# Tant que ma maison brûle, je n'aurai pas froid



## del26

Bonjour,
Bon, je préfère annoncer la couleur, je ne parle pas un mot d'italien! Le problème est qu'aucun de mes proches non plus (ou alors mal). Je me permets quand même de venir sur le forum car depuis quelques jours je recherche la version originale d'un proverbe qui apparemment est d'origine italienne (trouvé dans un livre de proverbe) mais que je n'ai qu'en version française.

Ce proverbe est "Tant que ma maison brûle, je n'aurai pas froid".
J'aimerai bien m'en servir à propos d'un travail sur l'engagement écologique. Surtout j'aimerai également le mettre en version originale, c'est-à-dire italienne.

Impossible de le trouver en faisant des recherches internet. Alors voilà, est-ce que quelqu'un aurait une idée ?

Sachant que comme souvent, les traducteurs automatiques donnent des résultats qui paraissent très approximatifs... Du type "Finché la mia casa brucia, non avrò freddo." ou "Come la mia casa sta bruciando, non ho freddo."

Voilà, merci de votre aide amis italophones !


----------



## matoupaschat

> "Tant que ma maison brûle, je n'aurai pas froid".


 C'est original comme proverbe, cela doit aussi être une traduction automatique ou à l'intention des pompiers .  
À tout hasard, quel est le titre exact du livre, et son auteur ?
J'ai cherché un peu partout sur le net, mais je ne trouve rien, ce qui n'est guère étonnant car les proverbes ce n'est plus très à la mode et de toute façon cela a toujours été très difficile de trouver l'équivalent d'une langue à l'autre... Il faut bien se rendre compte qu'il s'agit de sentences populaires, rurales et paysannes, remontant souvent à pas mal de temps, et que, depuis la 2ème Guerre Mondiale, la situation linguistique en Italie a pas mal changé : on est passé de nombreux et variés dialectes à une langue nationale en pleine évolution, et les dictons et proverbes se sont parfois perdus dans ce processus.
Ciao!


----------



## ermannoitaly

Ciao Matoupaschat, 
la traduzione sembra esatta, "finché la casa brucia, non avrò freddo".
────────────────
◆ CONSIGNE ◆
Recopiez mot pour mot, s'il vous plaît, un passage du fil de discussion sur le proverbe : commencez aux mots "J'aimerai bien m'en" et arrêtez-vous après "aurait une idée ?". Les enregistrements ne sont pas utiles ici.

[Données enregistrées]
────────────────
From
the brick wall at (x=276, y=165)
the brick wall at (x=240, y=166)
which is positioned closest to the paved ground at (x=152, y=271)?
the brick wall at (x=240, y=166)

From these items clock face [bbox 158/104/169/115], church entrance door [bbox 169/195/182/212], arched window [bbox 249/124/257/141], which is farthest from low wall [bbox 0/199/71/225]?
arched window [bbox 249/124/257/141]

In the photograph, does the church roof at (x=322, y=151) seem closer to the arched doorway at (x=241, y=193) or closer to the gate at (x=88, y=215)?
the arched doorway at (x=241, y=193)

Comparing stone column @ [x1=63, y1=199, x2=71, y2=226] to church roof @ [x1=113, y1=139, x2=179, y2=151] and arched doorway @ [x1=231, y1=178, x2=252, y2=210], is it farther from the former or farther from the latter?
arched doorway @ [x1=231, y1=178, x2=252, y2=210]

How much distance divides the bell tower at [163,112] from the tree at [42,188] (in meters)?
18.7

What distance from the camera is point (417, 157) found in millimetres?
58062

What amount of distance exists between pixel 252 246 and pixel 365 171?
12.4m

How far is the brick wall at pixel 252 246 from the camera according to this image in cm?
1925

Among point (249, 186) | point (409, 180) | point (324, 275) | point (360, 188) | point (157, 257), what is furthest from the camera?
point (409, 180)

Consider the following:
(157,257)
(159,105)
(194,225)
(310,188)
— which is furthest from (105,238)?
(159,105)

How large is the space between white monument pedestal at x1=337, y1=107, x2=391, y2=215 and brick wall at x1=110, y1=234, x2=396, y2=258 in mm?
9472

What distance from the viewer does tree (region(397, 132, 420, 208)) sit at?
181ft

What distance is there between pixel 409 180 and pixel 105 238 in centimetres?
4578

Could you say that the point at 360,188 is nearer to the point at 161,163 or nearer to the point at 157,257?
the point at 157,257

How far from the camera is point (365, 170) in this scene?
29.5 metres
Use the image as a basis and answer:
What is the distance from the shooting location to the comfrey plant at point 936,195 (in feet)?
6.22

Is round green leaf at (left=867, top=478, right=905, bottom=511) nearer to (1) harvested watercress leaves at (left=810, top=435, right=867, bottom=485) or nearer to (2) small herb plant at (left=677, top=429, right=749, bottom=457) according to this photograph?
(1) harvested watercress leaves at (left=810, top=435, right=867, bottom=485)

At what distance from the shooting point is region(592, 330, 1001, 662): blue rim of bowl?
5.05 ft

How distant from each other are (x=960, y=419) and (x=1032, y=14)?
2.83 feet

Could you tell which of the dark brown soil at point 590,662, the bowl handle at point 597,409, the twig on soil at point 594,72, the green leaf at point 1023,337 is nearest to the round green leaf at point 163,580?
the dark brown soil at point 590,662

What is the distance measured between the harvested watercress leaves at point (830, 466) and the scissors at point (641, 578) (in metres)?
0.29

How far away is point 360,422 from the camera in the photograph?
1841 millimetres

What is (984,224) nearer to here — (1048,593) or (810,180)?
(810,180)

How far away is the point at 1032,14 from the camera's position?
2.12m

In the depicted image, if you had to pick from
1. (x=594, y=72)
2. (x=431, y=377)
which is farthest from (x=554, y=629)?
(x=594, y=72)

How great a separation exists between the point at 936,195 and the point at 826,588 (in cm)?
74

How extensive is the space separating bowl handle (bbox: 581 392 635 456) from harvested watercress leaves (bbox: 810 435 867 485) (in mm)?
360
────────────────
◆ RÉSULTAT ATTENDU ◆
J'aimerai bien m'en servir à propos d'un travail sur l'engagement écologique. Surtout j'aimerai également le mettre en version originale, c'est-à-dire italienne.

Impossible de le trouver en faisant des recherches internet. Alors voilà, est-ce que quelqu'un aurait une idée ?